アダルトチルドレンの夫が命を落としそうになったこと
その日用事があり、夕方近くに帰宅すると、すでに夫は相当酔っぱらっているようにみえました。
テーブルでうつむいてコックリコックリとしていました。
また何か怒っているのかなと思いしばらく放っておきましたが、いつもと違う様子に恐る恐る声をかけてみました。
「大丈夫?」
「うん」
覇気のない返答に近くに寄って話しかけてみました。
「どうしたの?」
すると朦朧とした表情で力なくつぶやいたのです。
「お酒と一緒に血圧の薬60錠以上飲んだ・・安定剤も」
「どうして?」
「なんかもうどうでもよくなって」
私は少し呆然としていましたが、事の重大さにやっと気が付き怒鳴っていました。
「何してるの!」
この20年以上、色々修羅場はあったものの、これでもう終わったなと思いました。
今回思い当たるきっかけはありましたが、これだけのことをした原因は、そのことだけではないことはわかっていました。
「救急車呼ぶよ」
「いいって!はは恥ずかしい」
彼のろれつは回っていないし、絶望している様子でしたが、救急車を呼ぶことだけは必死で阻止していました。
すぐにまた薬を飲もうとするので、取り上げようとしたら、獣のように腕をおもいきり噛まれ、すぐに血が滲んできました。
それを見て子供のように驚いた夫は、自分の腕も2か所思い切り噛んで、私以上に血が出ていました。
もともとヒステリーで感情の起伏が激しいところがありましたが、お酒を飲むとさらに悪化してしまいます。

========================================================================

課題内容 A
夫の服薬をめぐる文章から、「覇気のない返答に近くに寄って話しかけてみました。」から「この20年以上、色々修羅場はあったものの、これでもう終わったなと思いました。」までをそのまま抜き出しなさい。
課題内容 B
夫の服薬をめぐる文章にある「テーブルでうつむいてコックリコックリとしていました。」という一文を英語に訳しなさい。
課題内容 C
夫の服薬をめぐる文章の最後の文に続けて、その先を書きなさい。
この一覧は、本文とは別の出典から取ったものです。

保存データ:
========================================================================

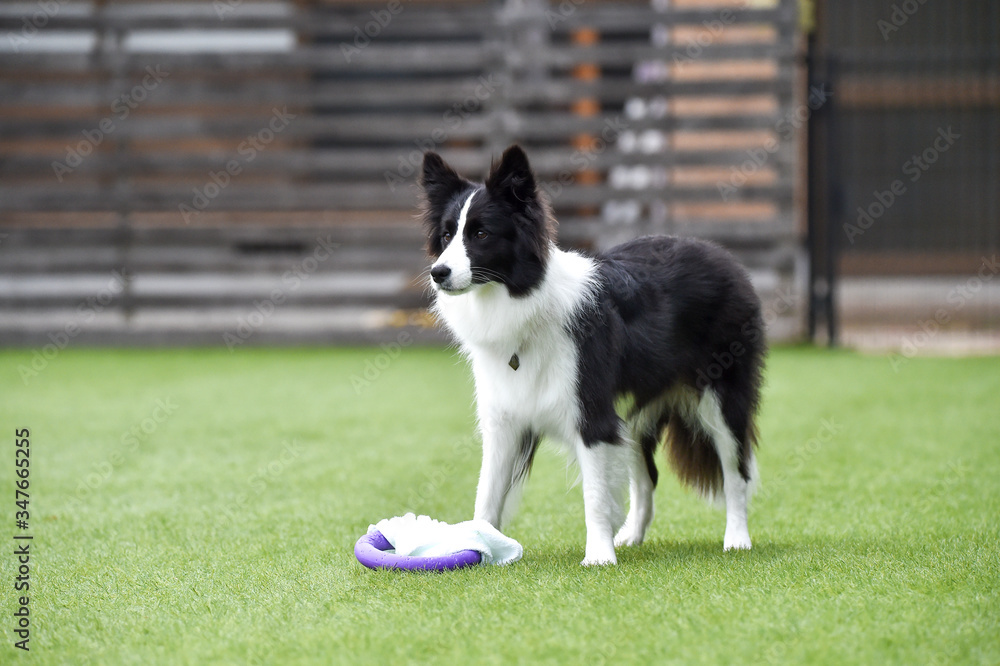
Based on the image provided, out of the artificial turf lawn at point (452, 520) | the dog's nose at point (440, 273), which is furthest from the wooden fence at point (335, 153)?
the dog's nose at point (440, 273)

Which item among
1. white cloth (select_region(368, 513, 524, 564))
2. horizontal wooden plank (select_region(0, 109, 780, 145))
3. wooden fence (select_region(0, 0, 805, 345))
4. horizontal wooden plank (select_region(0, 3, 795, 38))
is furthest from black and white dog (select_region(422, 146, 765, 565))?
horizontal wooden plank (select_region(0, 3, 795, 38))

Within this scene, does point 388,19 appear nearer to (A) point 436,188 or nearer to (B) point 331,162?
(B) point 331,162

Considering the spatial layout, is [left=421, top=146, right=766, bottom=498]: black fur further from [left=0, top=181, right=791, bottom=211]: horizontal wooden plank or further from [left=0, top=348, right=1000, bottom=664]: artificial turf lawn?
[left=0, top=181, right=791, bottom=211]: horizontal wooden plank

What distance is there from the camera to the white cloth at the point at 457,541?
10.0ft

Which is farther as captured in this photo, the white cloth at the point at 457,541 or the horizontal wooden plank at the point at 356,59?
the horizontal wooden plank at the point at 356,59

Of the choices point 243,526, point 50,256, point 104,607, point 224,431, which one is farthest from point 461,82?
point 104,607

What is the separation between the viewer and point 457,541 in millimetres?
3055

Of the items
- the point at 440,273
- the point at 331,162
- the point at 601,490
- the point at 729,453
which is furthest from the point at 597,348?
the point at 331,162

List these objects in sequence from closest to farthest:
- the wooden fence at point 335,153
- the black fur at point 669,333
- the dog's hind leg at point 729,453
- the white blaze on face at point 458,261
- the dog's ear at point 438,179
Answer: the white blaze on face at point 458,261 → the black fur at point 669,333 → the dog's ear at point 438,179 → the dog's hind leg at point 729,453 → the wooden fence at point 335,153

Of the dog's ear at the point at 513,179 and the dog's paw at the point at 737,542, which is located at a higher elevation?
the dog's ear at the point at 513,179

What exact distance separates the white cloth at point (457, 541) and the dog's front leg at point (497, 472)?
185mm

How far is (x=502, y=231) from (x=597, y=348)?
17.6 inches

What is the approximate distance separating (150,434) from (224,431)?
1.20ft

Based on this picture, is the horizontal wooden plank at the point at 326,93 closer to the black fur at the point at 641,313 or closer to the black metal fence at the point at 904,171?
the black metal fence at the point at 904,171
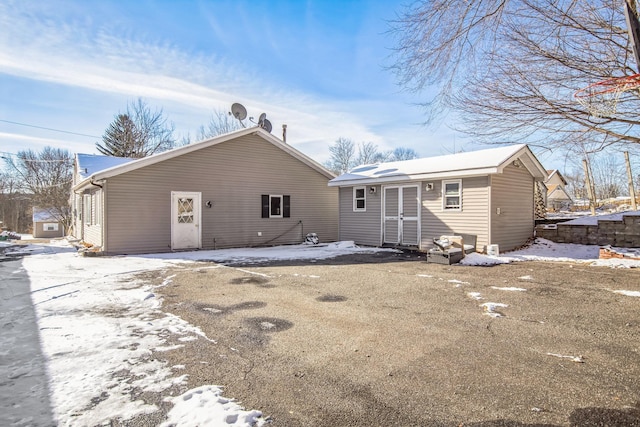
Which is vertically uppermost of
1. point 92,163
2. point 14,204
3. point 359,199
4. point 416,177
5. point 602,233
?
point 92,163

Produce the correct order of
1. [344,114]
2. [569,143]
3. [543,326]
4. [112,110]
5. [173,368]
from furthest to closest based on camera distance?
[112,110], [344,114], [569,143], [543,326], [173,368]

========================================================================

解答例 A
覇気のない返答に近くに寄って話しかけてみました。
「どうしたの?」
すると朦朧とした表情で力なくつぶやいたのです。
「お酒と一緒に血圧の薬60錠以上飲んだ・・安定剤も」
「どうして?」
「なんかもうどうでもよくなって」
私は少し呆然としていましたが、事の重大さにやっと気が付き怒鳴っていました。
「何してるの!」
この20年以上、色々修羅場はあったものの、これでもう終わったなと思いました。

解答例 B
He was sitting at the table with his head down, nodding off.

解答例 C
これはもう限界なんだ。
そう思いましたが、酩酊状態の夫を横に、私は現実的なことも考えていました。
このまま救急車で病院に行ったとしても、自ら薬を過剰に服用したということは、当然保険が効かない、保険会社の医療保険も効かないではないか。
しかも、自尊心が低くプライドの高い彼のこと、この悪夢から覚めた時の彼の落ち込みは相当なものに違いない。
彼はもともと特異体質で、異常に血圧が高い時があり、病院で血液検査を受けても、異常が見つかったことがなかったのです。
いくらお酒を大量に飲んでも、いつも肝臓や糖尿、腎臓の数値も全て正常でした。
どうしても嫌だとわめいている彼を見て、私は彼の生命力にかけることにしました。
結局救急車も呼ばず病院にもいかなかったのです。
その後、時間が経つにつれ嘔吐が激しくなりましたが、酒と薬しか胃に入れていない状態だったのもあり、吐くことができず、全く尿も出ずに、夜中の血圧は上が50くらいまで下がり、1週間程生死をさ迷いました。
しかし、彼の生命力は凄かった。
低かった血圧も少しづつ高くなり、体力も戻っていきました。
しかし、精神面では今まで以上にダメージが大きく、自分自身が今回のようなことをしてしまったことで、それだけ自分自身は相当病んでしまっていると強く自覚しているようでした。
もう20年以上前に、彼が不安定になりだしたきっかけは、彼のお姉さんの病死でした。
お姉さんに余命が言い渡されてから、亡くなるまでの半年間の彼は、かなり狼狽えていました。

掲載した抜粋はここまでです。